GCNet: Global-local Temporal Modeling Enhanced 2DCNN with Category-supervised Contrastive Learning for Action Recognition

Overview

This PyTorch-implemented GCNet, a lightweight video action recognition framework, enhances 2DCNNs with two novel modules—Global-local Temporal Modeling (GTM) for unified global-local temporal feature extraction and Category-supervised Contrastive Learning (CCL) for discriminative feature learning—to achieve state-of-the-art accuracy without expensive 3D convolutions.

Prerequisites

The environment is fully compatible with TDN and standard video understanding pipelines:c

Python ≥ 3.6
PyTorch ≥ 1.4
torchvision
tensorboardX
tqdm
scikit-learn
ffmpeg
decord
torchmetrics (for CCL loss)
wandb (optional, for visualization)

Install all dependencies:

pip install -r requirements.txt

Required Pretrained Weights

Large weight files are excluded from GitHub due to size limits. Please download and place them as follows:

GCNet/
├─ resnet50-19c8e357.pth          (torchvision official)

○ ○ ○ ○ ○

§ Directive 1:
Lay out the rows in the first block as a numbered list, leaving out blank lines, from the line with "What is the right" up to and including the line with "the launch pad at point 100,109, the".

○ ○ ○ ○ ○

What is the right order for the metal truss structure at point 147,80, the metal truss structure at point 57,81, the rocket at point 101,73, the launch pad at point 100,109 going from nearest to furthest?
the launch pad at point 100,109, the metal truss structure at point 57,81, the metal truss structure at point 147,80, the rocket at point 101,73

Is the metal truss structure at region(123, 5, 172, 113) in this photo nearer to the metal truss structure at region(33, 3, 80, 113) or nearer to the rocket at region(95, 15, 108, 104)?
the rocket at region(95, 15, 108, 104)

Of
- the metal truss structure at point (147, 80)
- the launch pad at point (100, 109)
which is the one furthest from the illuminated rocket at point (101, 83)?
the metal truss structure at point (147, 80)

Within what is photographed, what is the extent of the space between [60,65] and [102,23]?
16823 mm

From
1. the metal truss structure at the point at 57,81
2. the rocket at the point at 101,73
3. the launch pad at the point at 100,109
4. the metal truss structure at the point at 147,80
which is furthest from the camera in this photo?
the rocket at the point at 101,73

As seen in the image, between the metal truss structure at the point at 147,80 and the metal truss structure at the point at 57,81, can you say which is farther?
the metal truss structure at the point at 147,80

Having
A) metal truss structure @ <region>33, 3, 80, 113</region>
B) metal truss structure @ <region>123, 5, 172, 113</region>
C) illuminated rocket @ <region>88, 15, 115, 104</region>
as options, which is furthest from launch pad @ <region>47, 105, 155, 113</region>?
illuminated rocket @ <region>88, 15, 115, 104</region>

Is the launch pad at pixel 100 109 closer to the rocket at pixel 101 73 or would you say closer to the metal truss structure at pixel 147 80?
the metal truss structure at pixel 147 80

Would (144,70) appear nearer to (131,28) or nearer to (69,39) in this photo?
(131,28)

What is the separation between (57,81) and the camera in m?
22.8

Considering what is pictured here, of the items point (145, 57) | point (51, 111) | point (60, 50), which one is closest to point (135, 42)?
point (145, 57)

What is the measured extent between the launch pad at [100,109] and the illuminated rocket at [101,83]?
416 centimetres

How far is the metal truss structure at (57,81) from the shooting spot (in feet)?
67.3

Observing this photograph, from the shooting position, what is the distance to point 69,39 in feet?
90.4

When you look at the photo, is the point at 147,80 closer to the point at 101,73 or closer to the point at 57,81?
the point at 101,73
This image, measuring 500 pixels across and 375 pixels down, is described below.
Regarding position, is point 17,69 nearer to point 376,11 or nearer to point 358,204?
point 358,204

○ ○ ○ ○ ○

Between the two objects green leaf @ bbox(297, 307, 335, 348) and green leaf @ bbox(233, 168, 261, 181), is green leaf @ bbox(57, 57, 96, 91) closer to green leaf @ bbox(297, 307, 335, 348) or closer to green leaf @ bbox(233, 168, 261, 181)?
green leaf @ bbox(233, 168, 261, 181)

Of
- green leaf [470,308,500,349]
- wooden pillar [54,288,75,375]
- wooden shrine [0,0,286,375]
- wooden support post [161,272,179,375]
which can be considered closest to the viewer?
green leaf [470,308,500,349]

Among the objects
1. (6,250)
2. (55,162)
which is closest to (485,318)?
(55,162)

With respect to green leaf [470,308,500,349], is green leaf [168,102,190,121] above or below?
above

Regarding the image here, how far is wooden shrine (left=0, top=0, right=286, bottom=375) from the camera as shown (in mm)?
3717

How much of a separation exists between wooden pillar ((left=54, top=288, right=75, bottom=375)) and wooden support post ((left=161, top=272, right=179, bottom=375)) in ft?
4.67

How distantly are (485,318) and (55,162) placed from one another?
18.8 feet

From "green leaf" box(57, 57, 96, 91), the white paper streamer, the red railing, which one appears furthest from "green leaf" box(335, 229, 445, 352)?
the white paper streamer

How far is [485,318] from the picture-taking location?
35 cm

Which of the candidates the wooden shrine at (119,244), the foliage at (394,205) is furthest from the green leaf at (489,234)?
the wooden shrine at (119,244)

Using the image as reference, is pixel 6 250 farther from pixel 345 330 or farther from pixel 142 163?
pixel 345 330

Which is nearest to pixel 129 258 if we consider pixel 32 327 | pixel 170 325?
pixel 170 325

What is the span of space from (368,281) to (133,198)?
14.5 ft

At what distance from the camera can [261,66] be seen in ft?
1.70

○ ○ ○ ○ ○

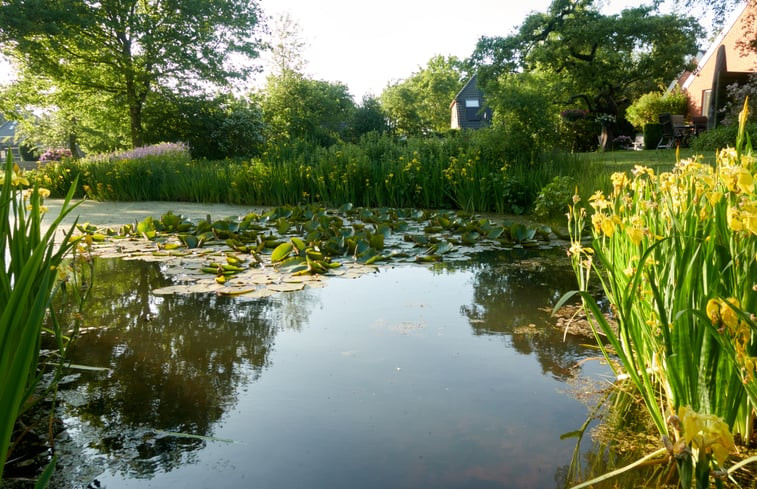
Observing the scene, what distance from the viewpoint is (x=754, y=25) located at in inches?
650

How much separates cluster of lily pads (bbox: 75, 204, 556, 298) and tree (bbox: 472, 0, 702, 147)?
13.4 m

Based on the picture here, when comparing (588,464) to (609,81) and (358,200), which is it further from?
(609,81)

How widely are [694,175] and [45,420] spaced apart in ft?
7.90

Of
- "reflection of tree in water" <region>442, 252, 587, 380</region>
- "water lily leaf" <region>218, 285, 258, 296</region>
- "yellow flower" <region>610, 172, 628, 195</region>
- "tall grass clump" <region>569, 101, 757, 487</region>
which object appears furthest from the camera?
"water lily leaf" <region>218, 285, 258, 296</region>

○ ○ ○ ○ ○

§ Directive 2:
From the GCNet page, transcribe the passage from "The environment is" up to and including "(for CCL loss)".

§ Full response 1:
1. What is the right order for the metal truss structure at point 147,80, the metal truss structure at point 57,81, the rocket at point 101,73, the launch pad at point 100,109 going from nearest to furthest?
2. the launch pad at point 100,109, the metal truss structure at point 57,81, the metal truss structure at point 147,80, the rocket at point 101,73

§ Full response 2:
The environment is fully compatible with TDN and standard video understanding pipelines:c

Python ≥ 3.6
PyTorch ≥ 1.4
torchvision
tensorboardX
tqdm
scikit-learn
ffmpeg
decord
torchmetrics (for CCL loss)